How to spin up the TICK Stack in a Kubernetes instance
In this webinar, Jack Zampolin will provide you with a step-by-step process to spin up the TICK stack in a Kubernetes instance.
Watch the Webinar
Watch the webinar “How to spin up the TICK Stack in a Kubernetes instance” by clicking on the download button on the right. This will open the recording.
Here is an unedited transcript of the webinar “How to spin up the TICK Stack in a Kubernetes instance.” This is provided for those who prefer to read than watch the webinar. Please note that the transcript is raw. We apologize for any transcribing errors.
• Chris Churilo: Director Product Marketing, InfluxData
• Jack Zampolin: Developer Evangelist, InfluxData
Jack Zampolin 00:02.477 Okay, good morning everyone. The topic this morning is deploying the TICK Stack on Kubernetes. My name’s Jack Zampolin. I’m the developer evangelist over at InfluxData. So I do demos. I do some customer-facing stuff and sort of work with a lot of different technologies and the ways that they interact with Influx. So let’s dive into it. So there’s a repository associated with this lecture or talk. It’s tick-charts. And I’m just going to drop the link down here in the Q&A in the chat, I guess. And tick-charts is a series of deployment files for Kubernetes. So I guess if you’re here, you’re probably familiar with Kubernetes. But why did I write these? So I’ve found myself trying to help people deploy the full Tick Stack easily. As many of you are probably aware, it’s difficult to deploy a lot of different services and get them all connected. And using the deployment tools that are out there makes that much easier. So I wanted to have an easy way for anyone who is on Kubernetes to be able to spin off our stack of products and see what sort of metrics and charts and graphs they can pull out of their existing infrastructure with very little effort. So that goes to why Kubernetes. This is a personal interest of mine. Since I’ve started learning development, I really enjoyed Docker, and I found that it’s very easy to do development on. And then also with these more modern frameworks like Kubernetes and Mesos, very practical to do developments with, too. And we’ll see sort of how easy it is to deploy a full-stack monitoring solution that can scale to tens of thousands of machines with just a few commands, so.

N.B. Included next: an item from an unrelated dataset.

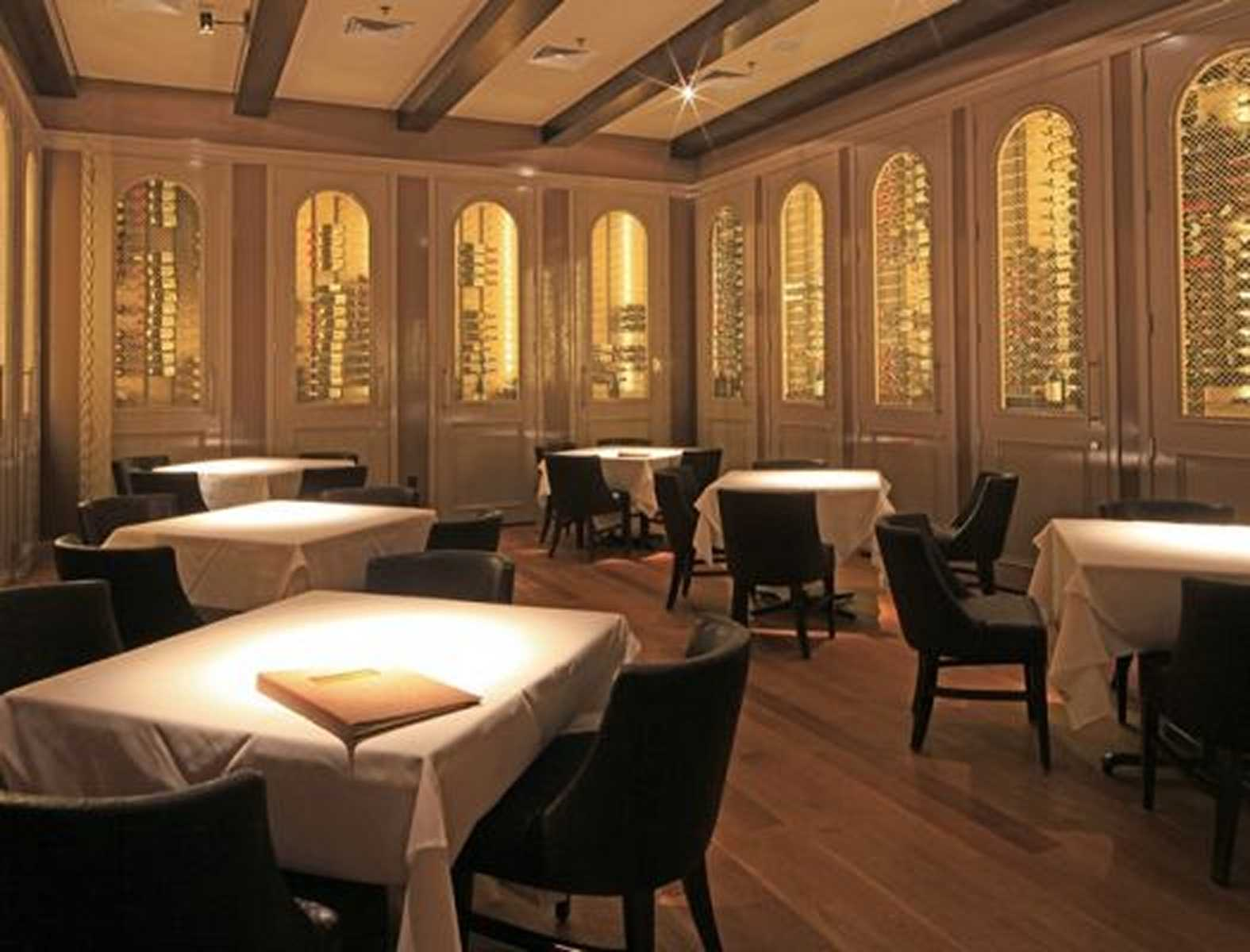 Fine dining restaurant design firm brennan s of houston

Jack Zampolin 02:17.043 And why TICK monitoring on Kubernetes. So there’s a couple of other options out there. Obviously, depending on your cloud provider, you’re going to be presented with a number of different options as far as monitoring. AWS natively hooks into Cloud Watch, I believe. They also use Heapster, which is kind of a standard Kubernetes API for metrics. Google Compute Engine uses Stack Driver. And if you’ve got a custom Kubernetes, for instance, you might be using something else entirely. So there’s a lot of options there. So why would we use the TICK Stack? Well, Influx just released a bunch of software around monitoring Kubernetes specifically. There’s just a Telegraf plugin that got added recently to enable Telegraf to run as a Daemon Set, poll the kubelets, and poll namespace all the way down to pod-level data for all of your deployments. Which I find really nice being able to get a full namespace view of things and then be able to drill down into those pod-level statistics really helps with debugging especially these larger complex applications.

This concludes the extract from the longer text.